Chronic rhinosinusitis with nasal polyps (CRSwNP) is a form of chronic sinonasal inflammation, with up to 60% of patients showing elevated eosinophils and associated proteins such as IL-5 and Eotaxin (e.g., Eotaxin-1, Eotaxin-2, Eotaxin-3, MCP-4) (J Allergy Clin Immunol Pract. 2016; 4(4): 565-572). The pathological conditions of CRSwNP are characterized by cosinophil-driven inflammation and impaired epithelial barriers, resulting in a dysregulated immune response. Despite current therapies, CRSwNP remains an unmet need due to its chronic and recurrent nature.

Eosinophilic esophagitis (EoE) is a chronic, immune-mediated disorder characterized by esophageal dysfunction and eosinophilic infiltration confirmed through biopsy, which shows at least 15 eosinophils per high-power field (Curr Opin Gastroenterol. 2012 July; 28(4): 382-388).
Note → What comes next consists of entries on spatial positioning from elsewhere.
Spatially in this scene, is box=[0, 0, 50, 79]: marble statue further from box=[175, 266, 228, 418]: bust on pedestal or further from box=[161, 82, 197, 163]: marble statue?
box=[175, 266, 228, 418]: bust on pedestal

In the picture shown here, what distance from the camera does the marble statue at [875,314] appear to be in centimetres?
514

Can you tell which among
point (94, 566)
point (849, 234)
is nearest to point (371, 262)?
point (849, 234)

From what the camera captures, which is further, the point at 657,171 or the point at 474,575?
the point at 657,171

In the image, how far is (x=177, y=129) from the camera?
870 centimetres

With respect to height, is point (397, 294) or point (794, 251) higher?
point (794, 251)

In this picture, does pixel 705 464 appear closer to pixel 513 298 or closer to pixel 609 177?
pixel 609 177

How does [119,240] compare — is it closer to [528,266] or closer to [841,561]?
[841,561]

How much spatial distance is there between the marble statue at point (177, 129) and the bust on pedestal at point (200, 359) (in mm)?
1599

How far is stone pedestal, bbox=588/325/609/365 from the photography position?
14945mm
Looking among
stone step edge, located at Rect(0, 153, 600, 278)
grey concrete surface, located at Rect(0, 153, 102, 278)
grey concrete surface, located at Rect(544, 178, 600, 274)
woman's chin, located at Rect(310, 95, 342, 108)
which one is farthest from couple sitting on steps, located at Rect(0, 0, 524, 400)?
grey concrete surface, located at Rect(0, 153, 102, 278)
The accumulation of eosinophils in the esophageal epithelium is the histopathologic hallmark. Despite current treatments, EoE remains a challenging condition with an unmet need for more effective therapies.

Type I interferons (IFN-α/β) have a critical role in regulating immune responses and protecting host against viral infection-induced asthma exacerbations (Pritchard A L, Carroll M L, Burel J G, White O J, Phipps S, Upham J W: Innate IFNs and plasmacytoid dendritic cells constrain Th2 cytokine responses to rhinovirus: a regulatory mechanism with relevance to asthma. J Immunol 2012, 188 (12): 5898-5905; Nakagome K, Nagata M: Innate Immune Responses by Respiratory Viruses, Including Rhinovirus, During Asthma Exacerbation. Front Immunol 2022, 13:865973.) In asthma patients, reduced IFN-α/β expression compromises epithelial integrity, contributing to eosinophilic-associated mucosal inflammation and disease progression (Heijink I H, Kuchibhotla V N S, Roffel M P, Maes T, Knight D A, Sayers I, Nawijn M C: Epithelial cell dysfunction, a major driver of asthma development. Allergy 2020, 75(8):1902-1917). Studies have demonstrated the anti-inflammatory role of IFN-β (Renatto Anfossi, Raúl Vivar, Pedro Ayala, et al: Interferon-β decreases LPS-induced neutrophil recruitment to cardiac fibroblasts. Front Cell Dev Biol 2023; 11:1122408). These mechanisms contribute to the understanding of IFN-I's role in respiratory infections. Additionally, up to 80% of asthma exacerbations are triggered by viral infections, IFN-I's modulation of various cytokines and negative regulation of eosinophils further underscores IFN-I's importance in managing airway inflammation (Johnston S L, Pattemore P K, Sanderson G, Smith S, Lampe F, Josephs L, Symington P, O'Toole S, Myint S H, Tyrrell D A et al.: Community study of role of viral infections in exacerbations of asthma in 9-11 year old children. BMJ 1995, 310(6989):1225-1229; Chang E Y, Guo B, Doyle S E, Cheng G: Cutting edge: involvement of the type I IFN production and signaling pathway in lipopolysaccharide-induced IL-10 production. J Immunol 2007, 178(11):6705-6709; Kotredes K P, Thomas B, Gamero A M: The Protective Role of Type I Interferons in the Gastrointestinal Tract. Front Immunol 2017, 8:410; Lee A J, Ashkar A A: The Dual Nature of Type I and Type II Interferons. Front Immunol 2018, 9:2061; Sousa J C, Etchbehere R M, Alves E A R, Stark L M, Murta E F C, Michelin M A: Interferon-alpha action in cytokine profile in eosinophilic nasal polyp cultures. Braz J Otorhinolaryngol 2021, 87 (3): 260-268).

The LTh(αK) has been developed into various products, including a nasal spray influenza vaccine (NCT03784885) and mucosal immunotherapy for SARS-CoV-2 (NCT05069610, NCT05541510), which demonstrates its versatility as a therapeutic agent.

SUMMARY OF THE INVENTION

LTh(αK) is an immunomodulator that modulates innate, adaptive, and mucosal immunity while also reducing airway inflammation in patients with cosinophil-associated mucosal illnesses. Many chronic airway conditions linked to eosinophils, such as uncontrolled asthma, often resist or are refractory to corticosteroid therapy and can result in severe symptoms. Patients suffering from uncontrolled asthma frequently endure respiratory symptoms, including shortness of breath, chest pain or tightness, coughing, or wheezing, which disrupt their sleep and diminish the quality of life. In severe cases, uncontrolled asthma may lead to life-threatening asthma attacks.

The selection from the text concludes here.